The ceremony at the Basilica of St. John Lateran will mark the end of an investigation into the late pope’s “life, virtues and reputation for sanctity.” The Vatican’s Congregation for the Causes of Saints will then consider the cause of John Paul’s beatification.

To qualify for beatification, a candidate must have been a martyr or have a miracle attributed to his or her intercession. If John Paul is beatified, a second miracle would be required for him to be named a saint.

In addition to the cure of Sister Marie-Simon-Pierre, the miracles reportedly proposed for attribution to John Paul include the conception of a child by a married couple who had long been infertile.

_ Francis X. Rocca

Ohio May Reject Federal Abstinence Funds

CLEVELAND (RNS) Ohio might become the eighth state to reject federal money for abstinence-only sex education, a decision that public-policy groups say is part of a nationwide shift toward more comprehensive sex-ed programs.


Gov.
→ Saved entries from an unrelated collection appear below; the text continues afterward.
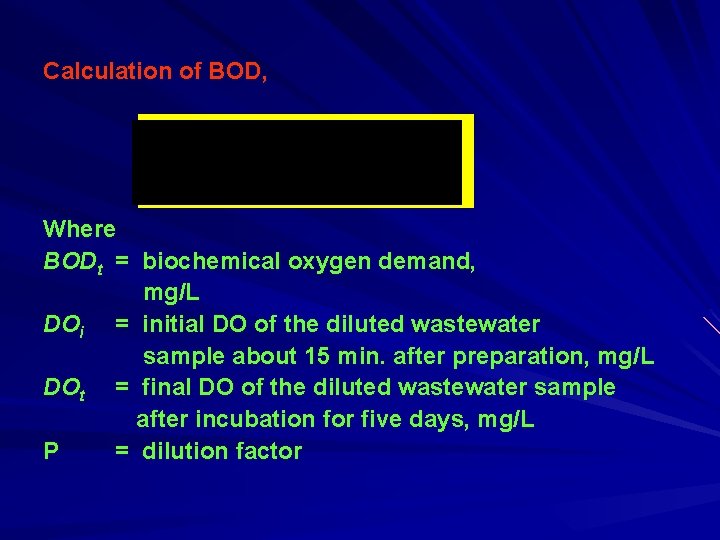 Calculation of BOD,

Where
$BOD_t$ = biochemical oxygen demand, mg/L
$DO_i$ = initial DO of the diluted wastewater sample about 15 min. after preparation, mg/L
$DO_t$ = final DO of the diluted wastewater sample after incubation for five days, mg/L
P = dilution factor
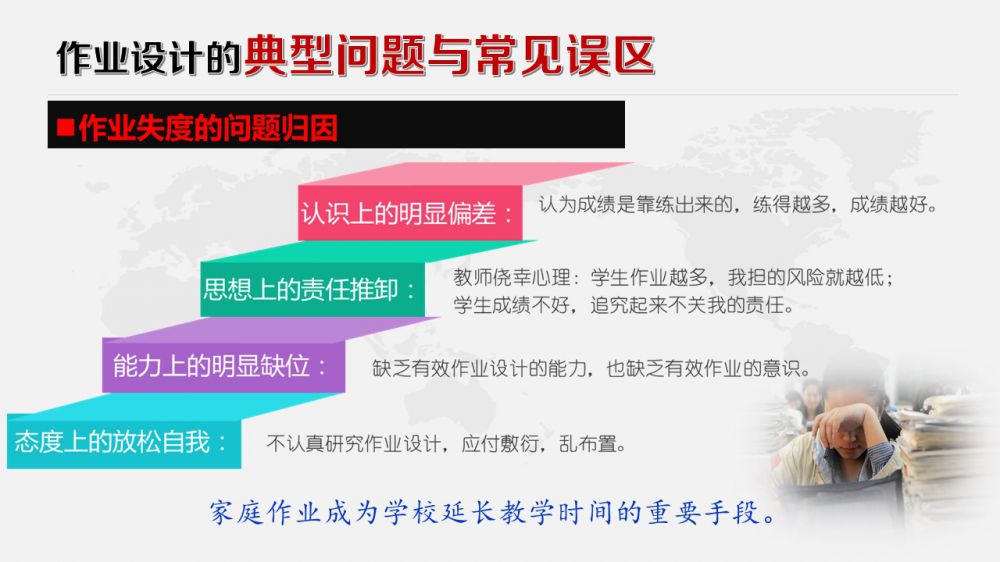 作业设计的典型问题与常见误区

■作业失度的问题归因

认识上的明显偏差： 认为成绩是靠练出来的，练得越多，成绩越好。

思想上的责任推卸： 教师侥幸心理：学生作业越多，我担的风险就越低；学生成绩不好，追究起来不关我的责任。

能力上的明显缺位： 缺乏有效作业设计的能力，也缺乏有效作业的意识。

态度上的放松自我： 不认真研究作业设计，应付敷衍，乱布置。

家庭作业成为学校延长教学时间的重要手段。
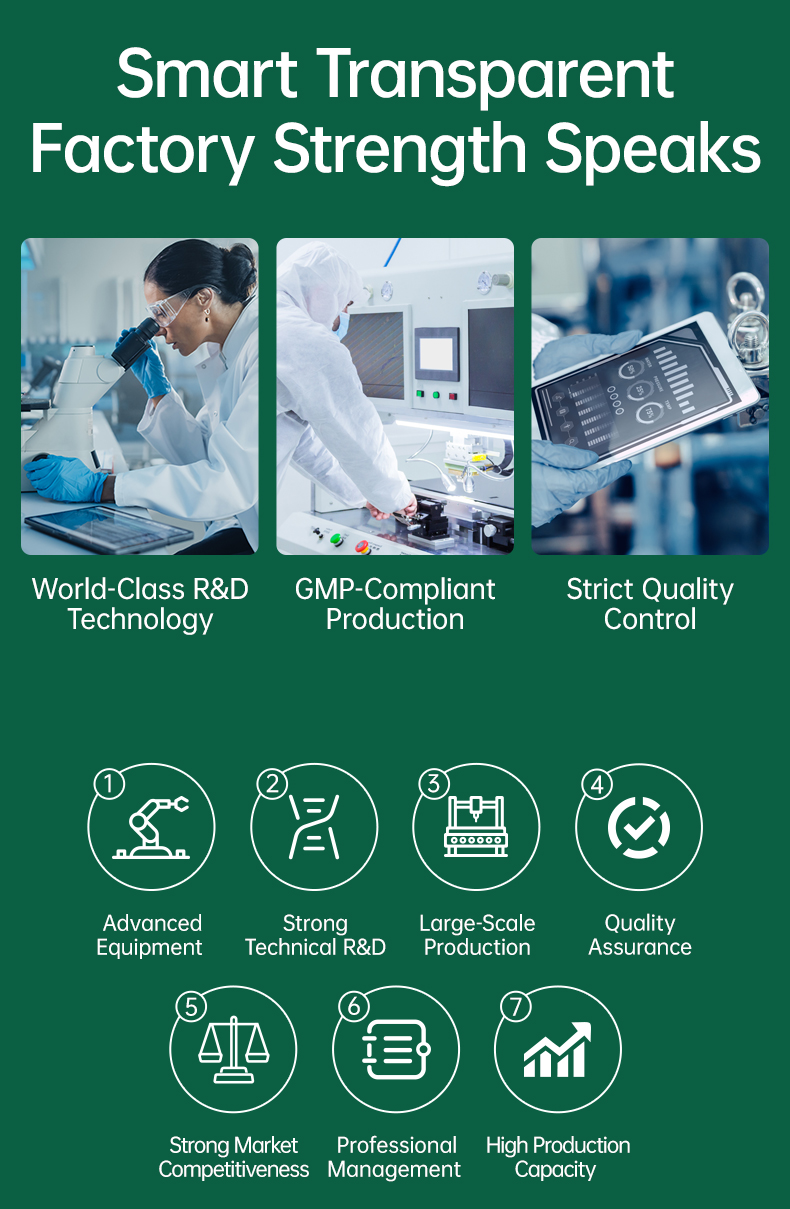 Smart Transparent Factory Strength Speaks

World-Class R&D Technology

GMP-Compliant Production

Strict Quality Control

1 Advanced Equipment

2 Strong Technical R&D

3 Large-Scale Production

4 Quality Assurance

5 Strong Market Competitiveness

6 Professional Management

7 High Production Capacity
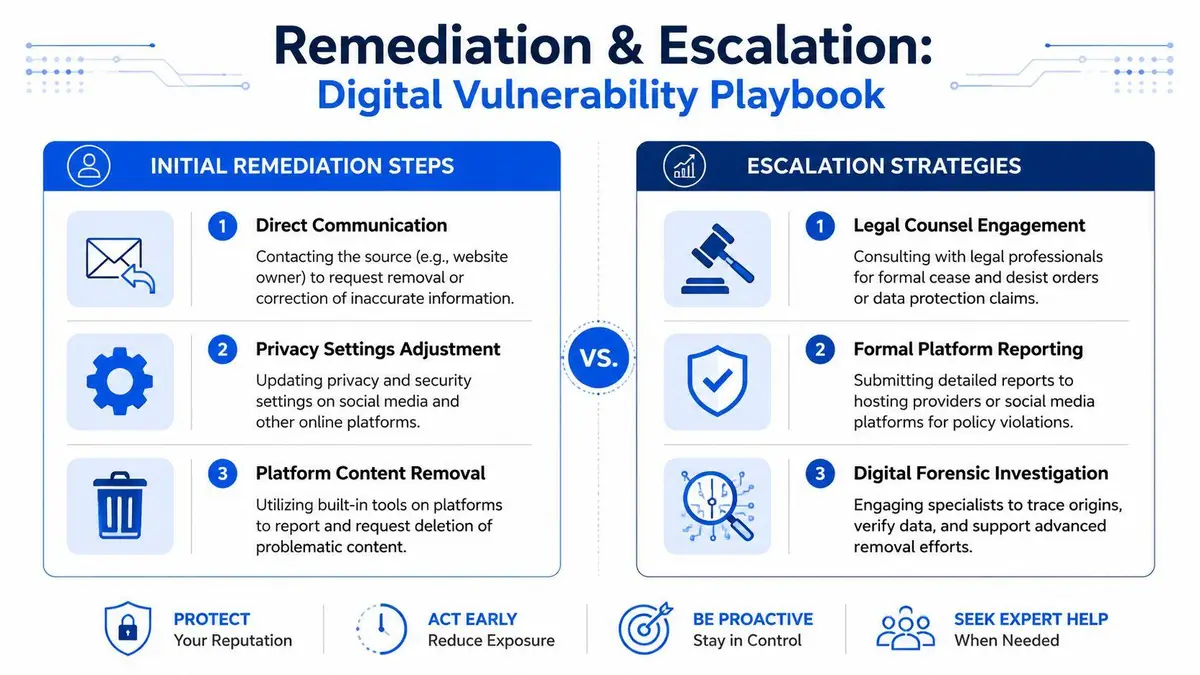 Remediation & Escalation:
Digital Vulnerability Playbook

INITIAL REMEDIATION STEPS

1 Direct Communication
Contacting the source (e.g., website owner) to request removal or correction of inaccurate information.

2 Privacy Settings Adjustment
Updating privacy and security settings on social media and other online platforms.

3 Platform Content Removal
Utilizing built-in tools on platforms to report and request deletion of problematic content.

VS.

ESCALATION STRATEGIES

1 Legal Counsel Engagement
Consulting with legal professionals for formal cease and desist orders or data protection claims.

2 Formal Platform Reporting
Submitting detailed reports to hosting providers or social media platforms for policy violations.

3 Digital Forensic Investigation
Engaging specialists to trace origins, verify data, and support advanced removal efforts.

PROTECT
Your Reputation

ACT EARLY
Reduce Exposure

BE PROACTIVE
Stay in Control

SEEK EXPERT HELP
When Needed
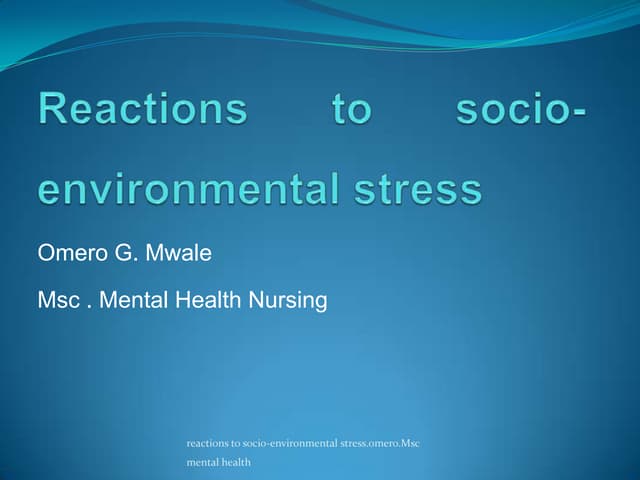 Reactions to socio-environmental stress

Omero G. Mwale

Msc . Mental Health Nursing

reactions to socio-environmental stress.omero.Msc mental health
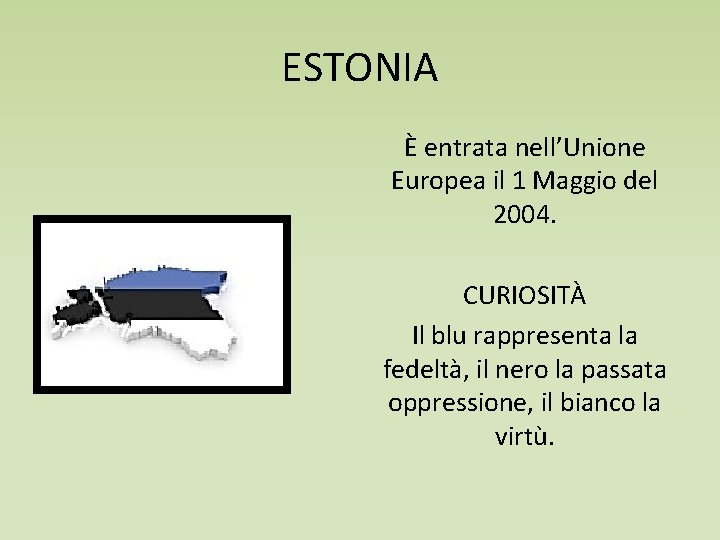 ESTONIA

È entrata nell'Unione Europea il 1 Maggio del 2004.

CURIOSITÀ

Il blu rappresenta la fedeltà, il nero la passata oppressione, il bianco la virtù.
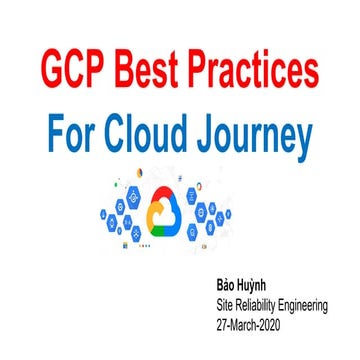 GCP Best Practices
For Cloud Journey

Bảo Huỳnh
Site Reliability Engineering
27-March-2020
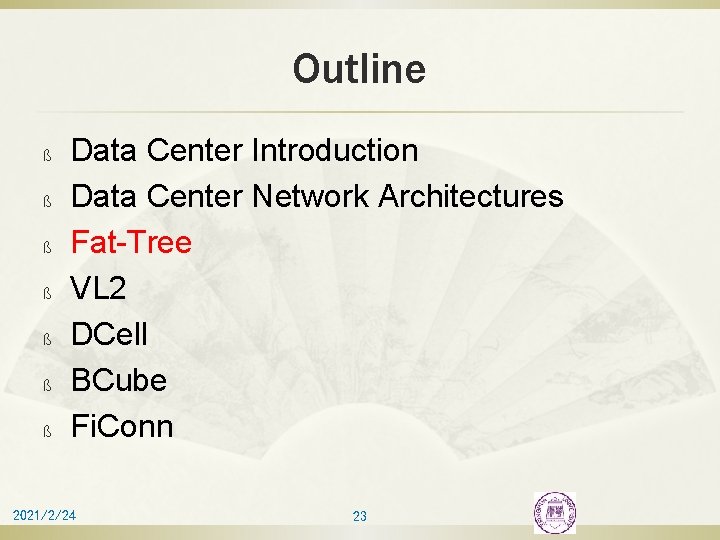 Outline

ß Data Center Introduction
ß Data Center Network Architectures
ß Fat-Tree
ß VL2
ß DCell
ß BCube
ß FiConn

2021/2/24

23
Ted Strickland has proposed phasing out federal grants for abstinence-only instruction, following the lead of governors in California, Connecticut, Maine, Montana, New Jersey, Rhode Island and Wisconsin.

A bipartisan group in Congress has introduced a bill that would pay for programs that include instruction about birth control and sexually transmitted diseases, while also emphasizing abstinence before marriage.

“The abstinence-only approach has seen its day, and the support’s really waning,” said Bill Smith, vice president for public policy at the Sexuality Information and Education Council of the United States in Washington, D.C.

Smith and others attribute the shift away from abstinence-only instruction to new leadership in Congress.

The federal bill, the Responsible Education About Life Act, was first introduced in 2001 but gained little support in a Republican-led Congress that funneled about $175 million a year into abstinence-only programs across the country.

Some states found that the federal grant program had too many strings attached. Abstinence-only educators are asked to adhere to teaching points, including one that states that sex outside of marriage is “likely to have harmful psychological and physical effects.”


Other states dropped the program after new rules banned information about contraception and STD prevention, even to answer students’ questions.

“The governor believes that continuing to pay for a program that has not been proven to work is an unwise use of tax dollars, particularly when we’re facing a very challenging or constrained budget environment,” said Keith Dailey, spokesman for the governor.

Some Ohio Republican lawmakers already have said they will fight to restore the abstinence-only money.

_ Leila Atassi

Quote of the Day: New Life Church Associate Pastor Rob Brendle

(RNS) “His loose discussions about sexuality might have seemed refreshingly raw and real, especially since church had always been so stuffy and prudish in the past. In retrospect, some of his comments and interactions that at the time seemed edgy, but innocent enough, now seem questionable.”

_ Rob Brendle, associate pastor of New Life Church in Colorado Springs, Colo., speaking of the church’s dismissed pastor Ted Haggard, who was caught in a sex scandal last fall. He was quoted by the Los Angeles Times.